@Crystalgirl90
7.30 to 7.30 is 12 hours, 5 1/2 of which are outside school hours. Sorry to all the hollow laughing teachers but it strikes me as pretty inefficient if you really are working all those extra unpaid hours.
If you don't work as a teacher, you have no idea what you are talking about. Absolutely no idea.
I get to work at 7.30 every morning, my class start at 8.30. My class go home at 3.30, I leave work at 6 after tidying the classroom, marking books, answering emails and meetings with adults in school about children's provision,
I go home at 6pm. I cook and eat tea and I am now sat doing school data on the laptop. This is most days.
As I say, if you don't work as a teacher - you have no idea.
The way I always try and explain this to people who are so stupid as to think that teachers swan in at 9am and swan out at 3pm and have all those lovely long holidays is that every hour in the classroom generates a minimum of one hour's work. While I am in the classroom with the children, I can't do anything other than teach them. So that is 'trapped time'. Rather like being in a meeting.

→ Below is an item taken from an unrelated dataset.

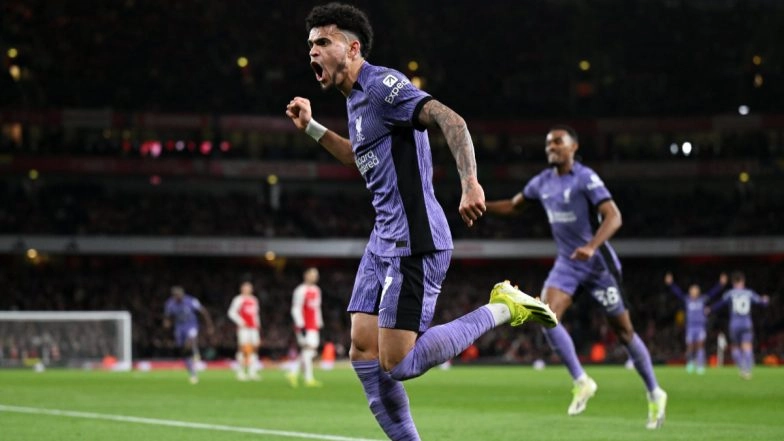 Liverpool vs Burnley, Premier League 2023-24 Live Streaming Online: How to Watch EPL Match Live Telecast on TV & Football Score Updates in IST?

Imagine if you were in meetings that went back to back 9-4 every day (average secondary school hours). And each one of those meetings generated a minimum of an hour's worth of work.
So when are you going to do the work generated during those meetings?
Obviously after the children leave for the day.
Hence the hours we work.
I used to get two free periods a WEEK. I taught seven classes of 33 students. Most weeks I had 100+ essays to mark, as well as 23 lessons to plan and prepare for, a form to look after with all the associated admin, several meetings to attend as well as wider departmental activities - running a lunchtime club, organising trips, dealing with parent emails, discussing individual students and coming up with action plans with other teachers, etc etc etc.
Teaching is easily a 60 hour a week job. There literally aren't enough hours in the day for us to do our work because most of our days are spent with the children we teach.
I really struggle to understand how people don't understand this.
Being in the classroom with the children is marvellous. But eventually the workload becomes unmanageable - especially the marking. I taught English, so the marking was insane.
I loved many aspects of teaching and I don't regret having trained as a teacher. It certainly has made me a better person. But is it a family-friendly, work-life balance giving job? No. And I do think it is only right that we are honest about this to those thinking of entering the profession. Unless you work in a lovely little private school with small class sizes and teach a low marking subject like Art, you will find that you spend your evenings and weekends working. It is how it is. And it won't change until the government wakes up and realises that schools need more money for more teachers and much reduced class sizes.